_Direction_:
In the items below, change every instance of "hiker" to "walker" and leave the rest of the text as it is.

Dataset rows

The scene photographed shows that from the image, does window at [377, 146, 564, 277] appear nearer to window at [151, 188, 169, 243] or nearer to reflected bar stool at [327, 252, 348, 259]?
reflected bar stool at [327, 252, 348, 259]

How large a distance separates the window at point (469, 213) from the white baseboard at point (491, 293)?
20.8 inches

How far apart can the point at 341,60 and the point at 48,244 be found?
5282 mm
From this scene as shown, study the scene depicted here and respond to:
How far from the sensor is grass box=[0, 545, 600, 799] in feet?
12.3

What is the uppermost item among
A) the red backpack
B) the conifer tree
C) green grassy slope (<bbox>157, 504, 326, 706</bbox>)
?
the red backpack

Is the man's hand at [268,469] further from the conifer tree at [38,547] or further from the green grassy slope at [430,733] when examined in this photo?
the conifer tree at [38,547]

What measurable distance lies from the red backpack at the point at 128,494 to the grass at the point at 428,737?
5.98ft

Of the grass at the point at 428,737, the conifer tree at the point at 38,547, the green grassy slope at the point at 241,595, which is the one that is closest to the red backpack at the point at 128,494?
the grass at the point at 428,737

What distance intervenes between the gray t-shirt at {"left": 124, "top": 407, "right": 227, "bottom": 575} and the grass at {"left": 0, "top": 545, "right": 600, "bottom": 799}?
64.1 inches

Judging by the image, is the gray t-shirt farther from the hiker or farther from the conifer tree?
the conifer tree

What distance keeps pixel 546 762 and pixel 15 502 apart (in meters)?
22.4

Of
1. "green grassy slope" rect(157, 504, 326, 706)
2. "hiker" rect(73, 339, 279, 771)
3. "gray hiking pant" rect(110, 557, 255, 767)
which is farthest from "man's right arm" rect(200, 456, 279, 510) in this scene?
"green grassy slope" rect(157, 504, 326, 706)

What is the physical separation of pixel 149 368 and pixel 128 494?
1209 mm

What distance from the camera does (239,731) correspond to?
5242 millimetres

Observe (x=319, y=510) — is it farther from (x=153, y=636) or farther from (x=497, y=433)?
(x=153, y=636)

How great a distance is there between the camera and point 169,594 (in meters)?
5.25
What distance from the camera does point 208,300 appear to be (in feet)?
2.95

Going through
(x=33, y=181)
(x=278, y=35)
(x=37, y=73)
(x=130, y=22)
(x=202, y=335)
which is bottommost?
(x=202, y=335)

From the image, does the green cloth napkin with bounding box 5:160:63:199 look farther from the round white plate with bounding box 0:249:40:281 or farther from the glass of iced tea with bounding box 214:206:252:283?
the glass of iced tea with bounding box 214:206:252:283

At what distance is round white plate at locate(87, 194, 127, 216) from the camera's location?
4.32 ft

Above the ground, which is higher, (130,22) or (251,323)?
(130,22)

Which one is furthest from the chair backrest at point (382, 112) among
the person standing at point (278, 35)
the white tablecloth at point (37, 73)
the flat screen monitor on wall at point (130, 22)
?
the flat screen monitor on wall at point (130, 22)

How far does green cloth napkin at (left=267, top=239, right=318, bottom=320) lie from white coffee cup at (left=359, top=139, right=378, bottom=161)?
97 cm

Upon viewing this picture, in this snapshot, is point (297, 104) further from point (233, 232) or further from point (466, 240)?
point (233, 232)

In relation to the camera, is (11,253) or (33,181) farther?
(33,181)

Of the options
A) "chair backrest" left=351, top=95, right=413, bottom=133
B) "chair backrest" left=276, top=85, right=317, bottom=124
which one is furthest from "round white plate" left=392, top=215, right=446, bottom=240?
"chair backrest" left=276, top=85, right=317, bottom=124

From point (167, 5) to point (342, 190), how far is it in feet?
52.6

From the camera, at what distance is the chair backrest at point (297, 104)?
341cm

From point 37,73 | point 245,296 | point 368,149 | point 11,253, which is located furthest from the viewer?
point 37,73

_Completed task_:
The scene photographed shows that from the image, does window at [377, 146, 564, 277] appear nearer to window at [151, 188, 169, 243] or nearer to reflected bar stool at [327, 252, 348, 259]?
reflected bar stool at [327, 252, 348, 259]

How large a distance separates the window at point (469, 213) from the white baseboard at point (491, 293)?
20.8 inches

How far apart can the point at 341,60 and the point at 48,244 be found?
5282 mm
From this scene as shown, study the scene depicted here and respond to:
How far from the sensor is grass box=[0, 545, 600, 799] in feet?
12.3

What is the uppermost item among
A) the red backpack
B) the conifer tree
C) green grassy slope (<bbox>157, 504, 326, 706</bbox>)
?
the red backpack

Is the man's hand at [268,469] further from the conifer tree at [38,547] or further from the green grassy slope at [430,733] when examined in this photo?
the conifer tree at [38,547]

What measurable distance lies from the red backpack at the point at 128,494 to the grass at the point at 428,737?
5.98ft

Of the grass at the point at 428,737, the conifer tree at the point at 38,547, the green grassy slope at the point at 241,595, which is the one that is closest to the red backpack at the point at 128,494?
the grass at the point at 428,737

What distance intervenes between the gray t-shirt at {"left": 124, "top": 407, "right": 227, "bottom": 575} and the grass at {"left": 0, "top": 545, "right": 600, "bottom": 799}?
64.1 inches

Judging by the image, is the gray t-shirt farther from the walker or farther from the conifer tree?
the conifer tree

What distance keeps pixel 546 762 and pixel 15 502 apart (in meters)?
22.4

Of
1. "green grassy slope" rect(157, 504, 326, 706)
2. "walker" rect(73, 339, 279, 771)
3. "gray hiking pant" rect(110, 557, 255, 767)
which is farthest from "man's right arm" rect(200, 456, 279, 510) in this scene?
"green grassy slope" rect(157, 504, 326, 706)

What is the physical separation of pixel 149 368 and pixel 128 494?
1209 mm

What distance from the camera does (239,731) correspond to?
5242 millimetres

Observe (x=319, y=510) — is it farther from (x=153, y=636) or farther from (x=497, y=433)?
(x=153, y=636)

How great a distance is there between the camera and point 169,594 (in meters)?
5.25
What distance from the camera does point 208,300 appear to be (in feet)?
2.95

Going through
(x=33, y=181)
(x=278, y=35)
(x=37, y=73)
(x=130, y=22)
(x=202, y=335)
which is bottommost?
(x=202, y=335)

From the image, does the green cloth napkin with bounding box 5:160:63:199 look farther from the round white plate with bounding box 0:249:40:281 or farther from the glass of iced tea with bounding box 214:206:252:283?
the glass of iced tea with bounding box 214:206:252:283

At what distance is round white plate at locate(87, 194, 127, 216) from the camera's location?
4.32 ft

Above the ground, which is higher, (130,22) or (251,323)?
(130,22)

Which one is furthest from the chair backrest at point (382, 112) among
the person standing at point (278, 35)
the white tablecloth at point (37, 73)
the flat screen monitor on wall at point (130, 22)
?
the flat screen monitor on wall at point (130, 22)

How far does green cloth napkin at (left=267, top=239, right=318, bottom=320) lie from white coffee cup at (left=359, top=139, right=378, bottom=161)?
97 cm

Upon viewing this picture, in this snapshot, is point (297, 104) further from point (233, 232) or further from point (466, 240)?
point (233, 232)

In relation to the camera, is (11,253) or (33,181) farther?
(33,181)

Of the options
A) "chair backrest" left=351, top=95, right=413, bottom=133
B) "chair backrest" left=276, top=85, right=317, bottom=124
which one is furthest from "round white plate" left=392, top=215, right=446, bottom=240?
"chair backrest" left=276, top=85, right=317, bottom=124

From point (167, 5) to point (342, 190), how far is it in feet?
52.6

From the camera, at what distance is the chair backrest at point (297, 104)?
341cm

From point 37,73 | point 245,296 | point 368,149 | point 11,253, which is located furthest from the viewer?
point 37,73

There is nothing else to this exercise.